● **Metin parçası**

Klasik sol grupların eylemlerinden daha büyük kalabalıklar toplanıyor ama o birkaç bin kişinin sloganları yine büyük kalabalıklara işlemiyor.
Bu zayıf eylemler artık birinciliğe oynayan muhalefeti olduğundan daha zayıf ve etkisiz gösteriyor.
“Ya hep beraber ya hiçbirimiz” gibi bugüne kadar hiçbir karşılık bulmamış, marjinal görünmüş bir çağrı kitle partisine uymuyor.
Çünkü kitle partilerinin esas gücü halkı sokağa çıkarmak değil, sandığa götürmektir.
Gücünü göstermenin yolu öfkeli eylemci olmak değil, sabırlı, mutedil kalmayı başarmaktır.

(Veri öğeleri)
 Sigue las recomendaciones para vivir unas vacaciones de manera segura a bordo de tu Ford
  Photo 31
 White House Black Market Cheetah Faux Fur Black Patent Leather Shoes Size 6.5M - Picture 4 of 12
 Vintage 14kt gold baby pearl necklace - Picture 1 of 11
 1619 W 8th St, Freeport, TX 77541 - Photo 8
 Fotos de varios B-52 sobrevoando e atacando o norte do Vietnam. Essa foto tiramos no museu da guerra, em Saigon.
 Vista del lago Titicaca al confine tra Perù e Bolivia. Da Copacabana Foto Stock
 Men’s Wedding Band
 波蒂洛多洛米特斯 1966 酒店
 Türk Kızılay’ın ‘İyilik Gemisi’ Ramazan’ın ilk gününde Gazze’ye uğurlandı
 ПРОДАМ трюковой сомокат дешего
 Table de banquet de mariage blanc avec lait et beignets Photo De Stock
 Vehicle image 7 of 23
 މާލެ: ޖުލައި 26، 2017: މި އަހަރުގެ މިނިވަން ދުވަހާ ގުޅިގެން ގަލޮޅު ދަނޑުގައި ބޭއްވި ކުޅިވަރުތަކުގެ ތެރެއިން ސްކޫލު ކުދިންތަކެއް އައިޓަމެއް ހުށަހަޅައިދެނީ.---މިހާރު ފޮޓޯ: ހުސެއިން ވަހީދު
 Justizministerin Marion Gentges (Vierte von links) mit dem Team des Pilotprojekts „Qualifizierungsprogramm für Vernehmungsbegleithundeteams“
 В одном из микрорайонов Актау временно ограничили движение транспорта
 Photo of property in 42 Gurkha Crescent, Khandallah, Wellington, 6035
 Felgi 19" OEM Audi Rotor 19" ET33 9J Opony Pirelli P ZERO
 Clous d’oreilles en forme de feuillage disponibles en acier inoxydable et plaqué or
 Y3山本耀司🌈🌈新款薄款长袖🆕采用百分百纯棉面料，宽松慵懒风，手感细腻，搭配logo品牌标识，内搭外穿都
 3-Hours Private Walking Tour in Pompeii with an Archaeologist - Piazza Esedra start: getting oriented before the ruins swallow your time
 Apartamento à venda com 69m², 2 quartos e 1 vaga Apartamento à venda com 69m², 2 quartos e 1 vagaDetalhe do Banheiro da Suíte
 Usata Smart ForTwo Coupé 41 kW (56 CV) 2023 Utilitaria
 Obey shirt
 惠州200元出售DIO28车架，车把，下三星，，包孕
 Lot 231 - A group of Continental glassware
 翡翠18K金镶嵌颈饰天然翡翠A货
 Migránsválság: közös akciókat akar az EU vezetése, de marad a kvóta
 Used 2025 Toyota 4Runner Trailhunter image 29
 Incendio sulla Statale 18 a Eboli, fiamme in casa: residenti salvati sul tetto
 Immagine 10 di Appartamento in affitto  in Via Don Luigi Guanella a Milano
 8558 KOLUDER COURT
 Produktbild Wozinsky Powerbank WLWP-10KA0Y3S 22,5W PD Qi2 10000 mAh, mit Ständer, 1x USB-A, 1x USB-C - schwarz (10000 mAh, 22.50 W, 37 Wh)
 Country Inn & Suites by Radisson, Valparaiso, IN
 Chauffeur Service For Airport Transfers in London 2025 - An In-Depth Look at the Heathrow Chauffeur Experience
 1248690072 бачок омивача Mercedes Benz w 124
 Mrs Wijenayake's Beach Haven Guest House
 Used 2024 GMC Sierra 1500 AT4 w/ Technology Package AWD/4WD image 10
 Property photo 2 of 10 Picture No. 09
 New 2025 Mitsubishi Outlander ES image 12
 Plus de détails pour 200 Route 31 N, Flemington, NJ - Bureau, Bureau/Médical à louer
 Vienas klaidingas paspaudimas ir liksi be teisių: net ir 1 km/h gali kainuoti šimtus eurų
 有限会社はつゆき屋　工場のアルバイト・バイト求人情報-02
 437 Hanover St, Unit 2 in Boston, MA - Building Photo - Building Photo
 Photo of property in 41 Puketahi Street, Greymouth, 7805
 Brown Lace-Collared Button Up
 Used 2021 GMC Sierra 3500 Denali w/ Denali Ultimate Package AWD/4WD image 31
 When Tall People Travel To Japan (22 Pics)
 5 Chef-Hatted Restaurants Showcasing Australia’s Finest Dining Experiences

● **Görevler**
- 1) Muhalefet üzerine metindeki her cümlenin ilk sözcüğünü, tırnak işaretleri olmadan ve metindeki sırasıyla yazın.
- 2) Muhalefet üzerine metnin "Bu zayıf eylemler" ile başlayıp "mutedil kalmayı başarmaktır." sözlerine kadar süren kısmını, "mutedil" yerine "ölçülü" koyarak yeniden yazın.
Girdiler başka bir kaynaktan alınmıştır.

● **Cevaplar**
- 1) Klasik, Bu, Ya, Çünkü, Gücünü

- 2)
Bu zayıf eylemler artık birinciliğe oynayan muhalefeti olduğundan daha zayıf ve etkisiz gösteriyor.
“Ya hep beraber ya hiçbirimiz” gibi bugüne kadar hiçbir karşılık bulmamış, marjinal görünmüş bir çağrı kitle partisine uymuyor.
Çünkü kitle partilerinin esas gücü halkı sokağa çıkarmak değil, sandığa götürmektir.
Gücünü göstermenin yolu öfkeli eylemci olmak değil, sabırlı, ölçülü kalmayı başarmaktır.